[start EXCERPT PROVIDED]
Now on his way to a posting in Montreal, Glaubitz absolved the Estonian government of any responsibility, saying it had behaved in an exemplary fashion. But, he added, Estonian "society is far from ready for two men, particularly if one of them is black".
The episode has come to symbolise a growing clash of cultures between east and west over the issue of gay rights. The Netherlands is one of Europe's most tolerant nations, a country in which gay rights are taken for granted by most of the population and where gay marriages have been allowed since 2001. So popular was the maverick gay politician, Pim Fortuyn, that his murder traumatised the nation.
But, though eight former Communist nations of Eastern Europe are now part of the EU, they have hardly adopted the same standards as the Dutch towards gay rights.
The iron curtain may have been torn down but a new, less visible barrier divides the continent on this touchstone social issue. In the west a host of nations have put in place arrangements for gay marriages or civil partnerships. In the east the tide is a more reactionary one, fuelled by conservative church leaders and populist politicians.
As long ago as 1989 Danes could register same-sex partners in an arrangement that gave them the same rights as married couples. Norway, Sweden and Iceland all enacted similar legislation in 1996, and Finland followed suit six years later.
Belgium legalised gay marriages in 2003 as did Spain in June 2005, despite fierce opposition from the Roman Catholic Church. Gay married couples can also adopt children.
Germany has allowed same-sex couples to register for "life partnerships" since 2001 and, in 1999 introduced a civil contract called the Pacs, which gives some rights to cohabiting couples, regardless of sex.
Meanwhile, in Britain, legislation came into force in December 2005 giving gay and lesbian couples in registered partnerships similar rights to married couples. This covers areas such as pensions, property, social security and housing.
True, the situation in western Europe is far from perfect and homophobia is hardly confined to the east. A report for 2005 from the EU Network of Independent Experts on Fundamental Rights notes that Austria and Italy provide no legal means for same-sex partners to register their relationship (though that charge is made against six of the eight ex-Communist nations).
[end EXCERPT PROVIDED]
- **TASK SET**:
A. Answer these questions from the article on gay rights in Europe:
(i) Since what year have gay marriages been allowed in the Netherlands?
(ii) In what month and year did Spain legalize gay marriages?
(iii) Which two western countries does the 2005 report name as providing no legal means for same-sex partners to register their relationship?
B. Carry on the article on gay rights in Europe, picking up after its last sentence.
The rows play no part in this.
[start GIVEN DATA]
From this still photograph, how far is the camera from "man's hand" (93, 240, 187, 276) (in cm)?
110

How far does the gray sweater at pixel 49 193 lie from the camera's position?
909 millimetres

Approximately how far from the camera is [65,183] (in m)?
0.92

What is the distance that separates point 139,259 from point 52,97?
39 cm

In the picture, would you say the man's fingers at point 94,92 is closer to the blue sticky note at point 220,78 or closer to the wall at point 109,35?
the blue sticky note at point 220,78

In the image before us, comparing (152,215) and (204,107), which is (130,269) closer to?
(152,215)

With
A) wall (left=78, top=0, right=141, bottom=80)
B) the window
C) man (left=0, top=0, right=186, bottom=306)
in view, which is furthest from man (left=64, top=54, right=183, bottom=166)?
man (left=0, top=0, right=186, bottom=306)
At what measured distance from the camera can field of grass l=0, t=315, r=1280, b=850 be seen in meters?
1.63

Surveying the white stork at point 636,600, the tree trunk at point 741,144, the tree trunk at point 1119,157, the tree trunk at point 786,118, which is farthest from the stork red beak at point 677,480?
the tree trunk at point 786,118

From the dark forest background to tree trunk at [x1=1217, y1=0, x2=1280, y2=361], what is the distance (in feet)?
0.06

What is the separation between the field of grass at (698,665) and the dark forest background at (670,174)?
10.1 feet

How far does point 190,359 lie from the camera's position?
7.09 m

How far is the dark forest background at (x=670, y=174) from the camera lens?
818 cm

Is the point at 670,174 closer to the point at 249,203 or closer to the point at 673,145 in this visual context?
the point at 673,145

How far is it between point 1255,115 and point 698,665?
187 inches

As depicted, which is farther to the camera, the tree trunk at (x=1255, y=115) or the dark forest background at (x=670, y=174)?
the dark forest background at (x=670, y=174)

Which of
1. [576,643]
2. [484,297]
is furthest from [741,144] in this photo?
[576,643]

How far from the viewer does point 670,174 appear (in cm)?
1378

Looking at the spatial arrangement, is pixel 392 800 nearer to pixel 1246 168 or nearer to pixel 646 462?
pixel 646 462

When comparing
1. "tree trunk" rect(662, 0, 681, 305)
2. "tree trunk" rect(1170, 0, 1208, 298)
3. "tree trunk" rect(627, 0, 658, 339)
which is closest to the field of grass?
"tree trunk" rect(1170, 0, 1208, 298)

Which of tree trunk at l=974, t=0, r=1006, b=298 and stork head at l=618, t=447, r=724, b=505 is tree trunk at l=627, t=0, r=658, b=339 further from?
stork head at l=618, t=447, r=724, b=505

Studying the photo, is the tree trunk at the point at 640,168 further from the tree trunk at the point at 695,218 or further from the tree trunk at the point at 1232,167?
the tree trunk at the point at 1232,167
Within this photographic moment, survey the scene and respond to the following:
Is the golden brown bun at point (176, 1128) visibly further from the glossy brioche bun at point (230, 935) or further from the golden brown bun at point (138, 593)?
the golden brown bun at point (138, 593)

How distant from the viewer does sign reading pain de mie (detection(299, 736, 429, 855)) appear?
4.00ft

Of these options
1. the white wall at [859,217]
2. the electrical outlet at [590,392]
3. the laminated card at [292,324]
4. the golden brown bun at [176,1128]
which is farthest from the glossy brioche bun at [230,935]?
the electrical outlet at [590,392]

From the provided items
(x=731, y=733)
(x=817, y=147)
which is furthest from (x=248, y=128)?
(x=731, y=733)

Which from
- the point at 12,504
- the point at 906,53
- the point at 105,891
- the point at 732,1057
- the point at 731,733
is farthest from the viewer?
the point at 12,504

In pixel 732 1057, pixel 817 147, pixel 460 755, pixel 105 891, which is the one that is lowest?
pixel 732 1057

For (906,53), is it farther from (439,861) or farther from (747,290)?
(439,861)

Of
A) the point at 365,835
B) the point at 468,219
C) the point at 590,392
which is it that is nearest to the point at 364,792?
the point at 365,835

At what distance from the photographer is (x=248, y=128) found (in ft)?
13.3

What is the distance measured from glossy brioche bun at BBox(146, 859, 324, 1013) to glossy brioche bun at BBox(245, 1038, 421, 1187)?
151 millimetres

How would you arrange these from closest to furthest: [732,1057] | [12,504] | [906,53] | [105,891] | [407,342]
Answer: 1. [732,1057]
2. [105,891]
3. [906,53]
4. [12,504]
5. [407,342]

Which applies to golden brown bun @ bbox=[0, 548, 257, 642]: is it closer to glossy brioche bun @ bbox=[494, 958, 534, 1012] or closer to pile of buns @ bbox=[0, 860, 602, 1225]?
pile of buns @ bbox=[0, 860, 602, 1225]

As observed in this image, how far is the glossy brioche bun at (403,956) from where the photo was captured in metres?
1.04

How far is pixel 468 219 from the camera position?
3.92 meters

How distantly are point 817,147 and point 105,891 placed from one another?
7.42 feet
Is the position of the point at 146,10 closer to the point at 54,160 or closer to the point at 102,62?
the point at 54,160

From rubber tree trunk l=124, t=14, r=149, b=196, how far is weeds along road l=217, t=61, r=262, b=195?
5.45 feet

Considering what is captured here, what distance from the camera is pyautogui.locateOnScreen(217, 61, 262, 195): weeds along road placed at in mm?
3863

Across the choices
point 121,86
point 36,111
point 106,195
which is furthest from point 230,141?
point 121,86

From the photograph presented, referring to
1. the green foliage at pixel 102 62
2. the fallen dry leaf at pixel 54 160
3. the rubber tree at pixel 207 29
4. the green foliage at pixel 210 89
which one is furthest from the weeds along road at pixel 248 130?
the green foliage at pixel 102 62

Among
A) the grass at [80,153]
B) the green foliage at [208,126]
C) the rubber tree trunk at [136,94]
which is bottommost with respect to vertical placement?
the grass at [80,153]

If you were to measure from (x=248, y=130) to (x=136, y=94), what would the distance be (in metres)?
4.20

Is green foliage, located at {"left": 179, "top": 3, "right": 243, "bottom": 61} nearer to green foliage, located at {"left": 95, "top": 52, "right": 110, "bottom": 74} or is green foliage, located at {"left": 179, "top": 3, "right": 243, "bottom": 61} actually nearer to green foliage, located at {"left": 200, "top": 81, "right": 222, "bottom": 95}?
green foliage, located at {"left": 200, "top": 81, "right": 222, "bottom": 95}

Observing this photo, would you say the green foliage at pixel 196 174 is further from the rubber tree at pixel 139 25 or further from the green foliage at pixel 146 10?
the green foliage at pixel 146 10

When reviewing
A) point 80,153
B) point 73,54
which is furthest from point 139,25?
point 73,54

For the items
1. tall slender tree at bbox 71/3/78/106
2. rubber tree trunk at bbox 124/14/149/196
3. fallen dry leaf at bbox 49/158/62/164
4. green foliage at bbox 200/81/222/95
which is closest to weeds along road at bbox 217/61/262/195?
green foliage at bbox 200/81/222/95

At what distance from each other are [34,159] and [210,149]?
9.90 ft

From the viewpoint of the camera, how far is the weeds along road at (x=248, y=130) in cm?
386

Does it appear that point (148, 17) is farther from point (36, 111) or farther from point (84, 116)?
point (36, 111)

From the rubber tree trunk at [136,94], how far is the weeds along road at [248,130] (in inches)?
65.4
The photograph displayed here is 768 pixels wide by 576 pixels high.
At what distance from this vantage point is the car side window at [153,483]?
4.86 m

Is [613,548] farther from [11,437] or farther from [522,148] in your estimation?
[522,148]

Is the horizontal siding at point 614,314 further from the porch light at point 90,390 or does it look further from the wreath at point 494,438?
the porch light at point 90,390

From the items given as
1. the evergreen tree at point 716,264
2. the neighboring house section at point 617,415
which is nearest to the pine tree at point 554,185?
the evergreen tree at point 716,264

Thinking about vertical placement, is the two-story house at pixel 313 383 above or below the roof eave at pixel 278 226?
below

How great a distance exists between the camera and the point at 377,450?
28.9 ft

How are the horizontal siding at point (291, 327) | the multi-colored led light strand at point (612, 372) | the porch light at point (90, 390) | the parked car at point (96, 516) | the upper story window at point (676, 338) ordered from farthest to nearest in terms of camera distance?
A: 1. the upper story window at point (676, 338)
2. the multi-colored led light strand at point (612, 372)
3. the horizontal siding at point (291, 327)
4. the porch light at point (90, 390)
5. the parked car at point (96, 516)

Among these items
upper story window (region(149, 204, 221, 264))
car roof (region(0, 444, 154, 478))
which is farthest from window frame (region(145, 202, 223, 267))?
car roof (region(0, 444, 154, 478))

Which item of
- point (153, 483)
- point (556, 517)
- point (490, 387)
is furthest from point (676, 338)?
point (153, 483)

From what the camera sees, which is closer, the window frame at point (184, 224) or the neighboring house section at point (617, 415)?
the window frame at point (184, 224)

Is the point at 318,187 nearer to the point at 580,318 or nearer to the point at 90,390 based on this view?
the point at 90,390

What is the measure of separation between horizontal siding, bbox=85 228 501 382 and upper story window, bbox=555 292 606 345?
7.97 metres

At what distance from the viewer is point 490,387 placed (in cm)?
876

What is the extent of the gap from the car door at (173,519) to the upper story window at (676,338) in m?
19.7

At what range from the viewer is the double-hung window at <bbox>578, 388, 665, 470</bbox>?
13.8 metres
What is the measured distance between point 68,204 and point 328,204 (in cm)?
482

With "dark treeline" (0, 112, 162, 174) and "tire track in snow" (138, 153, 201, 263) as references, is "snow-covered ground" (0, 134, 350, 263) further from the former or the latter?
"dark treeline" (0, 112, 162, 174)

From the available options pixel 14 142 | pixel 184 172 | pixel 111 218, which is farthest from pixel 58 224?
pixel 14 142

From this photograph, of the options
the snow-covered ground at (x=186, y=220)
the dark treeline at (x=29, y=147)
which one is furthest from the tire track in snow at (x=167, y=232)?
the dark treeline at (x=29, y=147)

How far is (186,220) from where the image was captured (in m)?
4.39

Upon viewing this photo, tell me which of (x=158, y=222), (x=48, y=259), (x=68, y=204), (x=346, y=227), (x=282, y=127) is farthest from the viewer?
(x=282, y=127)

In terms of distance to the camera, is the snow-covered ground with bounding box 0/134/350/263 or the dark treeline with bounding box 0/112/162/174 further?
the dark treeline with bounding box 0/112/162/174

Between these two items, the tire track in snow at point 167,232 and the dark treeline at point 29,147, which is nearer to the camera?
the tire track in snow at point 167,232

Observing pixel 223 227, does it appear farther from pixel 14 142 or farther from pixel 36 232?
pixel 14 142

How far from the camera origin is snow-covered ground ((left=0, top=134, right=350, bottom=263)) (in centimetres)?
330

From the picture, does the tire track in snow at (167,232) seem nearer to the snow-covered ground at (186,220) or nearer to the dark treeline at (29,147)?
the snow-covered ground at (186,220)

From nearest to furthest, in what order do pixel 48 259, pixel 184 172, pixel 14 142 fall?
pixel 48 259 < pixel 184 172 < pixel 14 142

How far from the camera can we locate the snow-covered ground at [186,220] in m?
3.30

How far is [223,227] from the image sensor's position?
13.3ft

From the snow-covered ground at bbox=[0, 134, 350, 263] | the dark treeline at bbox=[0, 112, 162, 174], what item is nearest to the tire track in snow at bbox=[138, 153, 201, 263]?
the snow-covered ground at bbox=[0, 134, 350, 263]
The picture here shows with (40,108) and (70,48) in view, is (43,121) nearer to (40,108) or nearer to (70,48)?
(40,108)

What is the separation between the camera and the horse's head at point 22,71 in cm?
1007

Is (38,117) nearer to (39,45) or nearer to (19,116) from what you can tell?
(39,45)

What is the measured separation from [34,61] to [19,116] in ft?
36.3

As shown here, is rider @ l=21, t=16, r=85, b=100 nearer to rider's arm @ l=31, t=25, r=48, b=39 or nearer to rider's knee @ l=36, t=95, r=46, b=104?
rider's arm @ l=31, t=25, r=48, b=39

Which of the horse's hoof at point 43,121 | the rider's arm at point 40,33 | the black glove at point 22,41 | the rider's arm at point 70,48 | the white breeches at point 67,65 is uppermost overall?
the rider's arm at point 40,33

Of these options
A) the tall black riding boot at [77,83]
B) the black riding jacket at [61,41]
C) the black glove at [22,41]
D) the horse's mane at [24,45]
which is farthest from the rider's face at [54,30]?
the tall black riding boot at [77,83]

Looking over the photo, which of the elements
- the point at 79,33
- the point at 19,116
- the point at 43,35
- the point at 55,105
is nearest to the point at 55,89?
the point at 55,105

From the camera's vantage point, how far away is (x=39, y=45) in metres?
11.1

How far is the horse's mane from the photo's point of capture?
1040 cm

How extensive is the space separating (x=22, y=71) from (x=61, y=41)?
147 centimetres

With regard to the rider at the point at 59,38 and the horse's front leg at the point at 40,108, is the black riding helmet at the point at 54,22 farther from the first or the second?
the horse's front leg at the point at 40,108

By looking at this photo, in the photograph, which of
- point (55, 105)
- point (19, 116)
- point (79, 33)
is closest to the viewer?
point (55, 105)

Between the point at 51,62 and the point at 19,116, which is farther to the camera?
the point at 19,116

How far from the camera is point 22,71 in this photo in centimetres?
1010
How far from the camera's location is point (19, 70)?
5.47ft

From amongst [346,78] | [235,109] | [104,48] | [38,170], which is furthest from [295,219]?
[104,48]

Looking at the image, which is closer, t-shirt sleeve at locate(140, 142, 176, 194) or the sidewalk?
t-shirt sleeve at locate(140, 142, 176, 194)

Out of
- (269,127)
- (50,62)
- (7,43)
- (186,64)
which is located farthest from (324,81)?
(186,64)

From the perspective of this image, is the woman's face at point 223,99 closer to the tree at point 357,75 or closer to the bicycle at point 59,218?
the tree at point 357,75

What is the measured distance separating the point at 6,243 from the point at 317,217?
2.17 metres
[end GIVEN DATA]
- **RESULTS FOR EACH TASK**:
A.
(i) 2001
(ii) June 2005
(iii) Austria and Italy

B.
It adds a general criticism that "prejudices continue to exist among a large section of the population towards homosexual, bisexual or transsexual persons. Member states cannot remain passive in the face of this situation." Greece is identified as one country where there may have been "persistent discrimination towards certain persons on the ground of their sexual orientation." The government in Athens has been urged to combat discrimination and to mount an active publicity campaign to try to stamp out homophobia.
Even in Sweden, a country normally regarded as one of the most civilised and liberal in Europe, there is a worrying trend because statistics released for 2005 on hate crimes show a rise in the number of attacks on homosexuals.
Even in countries which have legalised gay marriage or civil ceremonies, there are sometimes legal loose ends. In Spain, for example, full protection may be denied if one of the two partners is foreign.
By the same token there are some former-Communist countries which stand out as being progressive. The Czech Republic has recently legalised same-sex partnerships after a long battle in Parliament. An even better demonstration of popular sentiment was the fact that the winner of the Czech Republic's version of the Big Brother reality TV show was openly gay.
But the momentum in the east is emphatically in the other direction. Lawmakers in Latvia recently defied the EU by refusing to introduce a law banning discrimination at work on sexual orientation grounds.
Agreeing to introduce such a law on employment discrimination was a condition for Latvia's accession to the EU, but MPs refused to implement it in full after a parliamentary debate where homosexuality was described as a sin. Latvia recently made constitutional changes to prevent same-sex marriages, and the first Gay Pride march in Latvia, which took place last summer, was marred by angry protests.
In its report, the EU Network of Independent Experts on Fundamental Rights is damning about the "regrettable events" in Latvia last year. It says it "wishes to express its deepest concerns about the homophobic statements which were made when the Parliament in Latvia decided, on 26 October 2005, to amend the Constitution in order to define marriage as the union between a man and a women, in order to block attempts by any future parliamentary majority to open up marriage to single-sex couples."
Elsewhere the political rhetoric is alarming gay rights campaigners. Zsolt Semjen, the leader of Hungary's Christian Democratic People's party, declared in the recent election campaign: "We have had enough of the deviance."
The climate in Russia - outside the reach of EU legislation - is uncompromising. At a recent gay rights march in Moscow, some of those taking part found themselves under attack from thugs.
But Poland is probably now the main battleground for gay rights in Europe. It is inside the EU and its citizens are entitled to the protection of European law.
Samuel Nowak, member of the board of Culture for Tolerance Foundation in Krakow, says: "In Poland, in some circles being openly gay is something to be ashamed of. The Polish gay movement is weak and it can be difficult to come out."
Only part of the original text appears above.